■ Exercise materials:
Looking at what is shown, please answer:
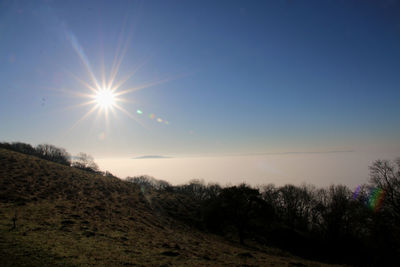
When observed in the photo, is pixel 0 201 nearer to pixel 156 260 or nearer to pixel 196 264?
pixel 156 260

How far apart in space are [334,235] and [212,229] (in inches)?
1451

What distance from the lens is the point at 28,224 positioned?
1352 cm

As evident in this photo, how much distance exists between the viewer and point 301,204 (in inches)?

■ Stated task: Rewrite the lines above, replacing "photo" with "image" everywhere and changing nothing else. Leave the pictures out.

■ Task result:
Looking at what is shown, please answer:
When observed in the image, is pixel 0 201 nearer to pixel 156 260 or nearer to pixel 196 264?
pixel 156 260

How far apart in space are [334,235] and [212,229] (in inches)?
1451

What distance from the lens is the point at 28,224 positioned?
1352 cm

As evident in this image, how much distance exists between the viewer and point 301,204 (in inches)?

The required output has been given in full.